Tucker grew up in the spotlight, scoring many more country hits across the '70s including No. 1 hits with "Would You Lay With Me (In a Field of Stone)," "Lizzie and the Rainman," "San Antonio Stroll" and more.

In 1978 Tucker raised some eyebrows when she rocked up her look and sound for an album titled TNT, but it still proved successful, scoring hits with "Texas (When I Die)" and "I'm the Singer You're the Song." But by the early '80s the young star had entered a period of drinking and drug use that contributed to a career downturn, as well as adverse publicity over a series of relationships with stars including Glen Campbell. They made headlines with their tempestuous romance, which ended in 1981 in a blaze of lurid PR.

Tucker began to recover her popularity by 1986, when she scored a No. 1 hit with "Just Another Love." She became one of the very few child stars to build a successful adult career, scoring another run of hits that included "Love Me Like You Used To," "Strong Enough to Bend," "Two Sparrows in a Hurricane" and more from 1987 until 1997, when she scored her most recent Top 10 hit with "Little Things."

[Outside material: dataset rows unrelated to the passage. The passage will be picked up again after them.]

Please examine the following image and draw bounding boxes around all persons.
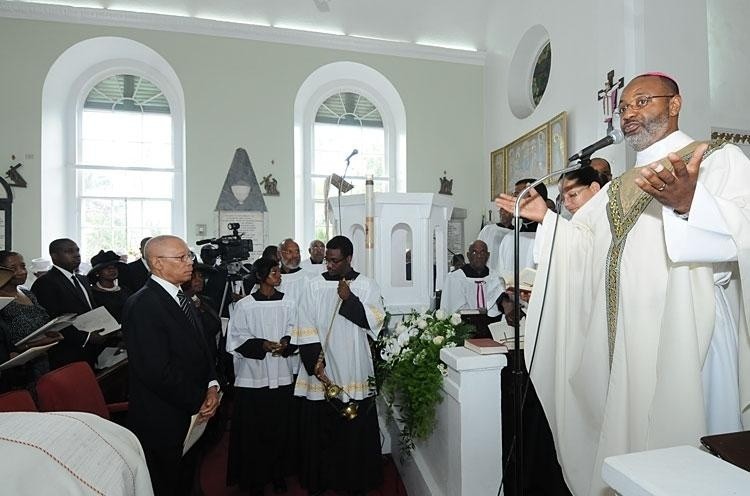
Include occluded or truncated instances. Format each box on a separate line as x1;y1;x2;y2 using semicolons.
225;258;299;496
0;238;327;408
290;236;387;496
122;235;221;496
495;75;750;496
440;157;612;339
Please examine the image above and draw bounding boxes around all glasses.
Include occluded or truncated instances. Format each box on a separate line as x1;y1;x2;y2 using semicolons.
613;96;674;118
158;255;196;262
324;256;345;265
557;185;589;206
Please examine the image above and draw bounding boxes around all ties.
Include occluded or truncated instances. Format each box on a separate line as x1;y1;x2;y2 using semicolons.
71;276;89;307
177;290;195;328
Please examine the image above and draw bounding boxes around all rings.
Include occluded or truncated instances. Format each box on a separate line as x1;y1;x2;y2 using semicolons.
659;183;666;191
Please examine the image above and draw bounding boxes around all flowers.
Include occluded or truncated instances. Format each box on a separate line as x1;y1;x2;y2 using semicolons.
367;308;478;465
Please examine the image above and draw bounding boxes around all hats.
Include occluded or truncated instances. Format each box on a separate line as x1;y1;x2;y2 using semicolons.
87;250;128;283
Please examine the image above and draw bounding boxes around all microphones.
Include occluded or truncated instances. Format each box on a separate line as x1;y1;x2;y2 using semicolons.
567;126;627;163
345;149;359;162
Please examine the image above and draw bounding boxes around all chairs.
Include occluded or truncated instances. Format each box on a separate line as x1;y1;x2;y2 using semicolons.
36;361;129;420
0;388;37;412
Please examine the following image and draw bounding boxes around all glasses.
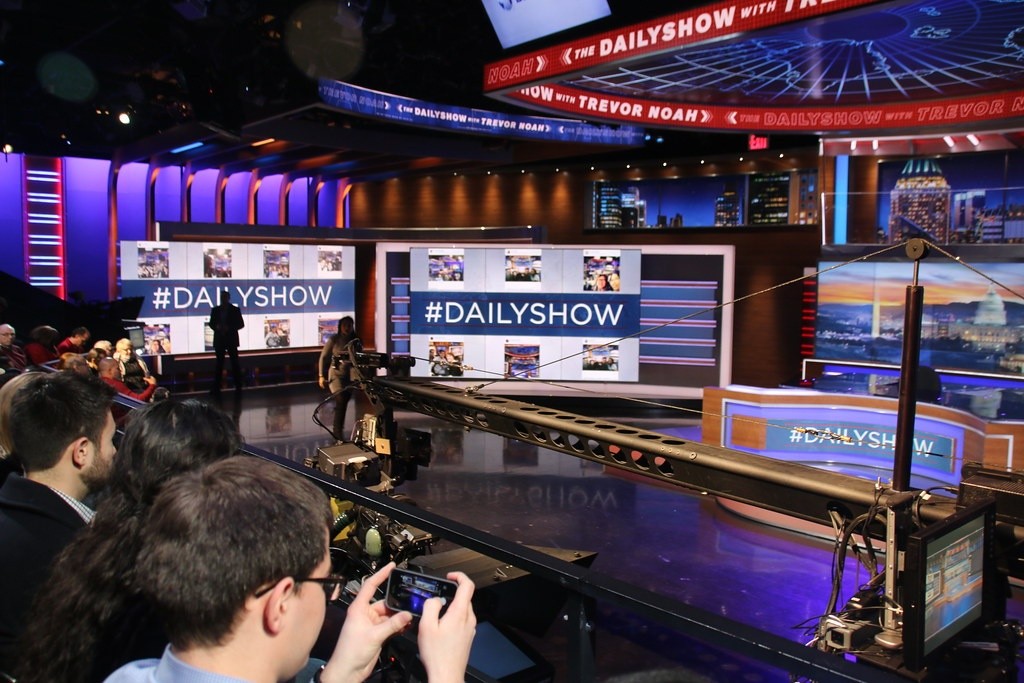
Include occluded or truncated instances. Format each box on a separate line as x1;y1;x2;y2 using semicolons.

Tucker's outlaw image and fighting spirit, along with her spirited, gravelly vocals, helped open doors for not only younger stars like Rimes, but grittier females including Gretchen Wilson, who name-checked her in "Redneck Woman" and invited her to take part in the video. And with Wilson's subsequent influence on younger stars including Miranda Lambert, it's easy to argue that the downline of Tucker's true influence is really just starting to be appreciated, easily securing her spot as one of country music's most powerful women.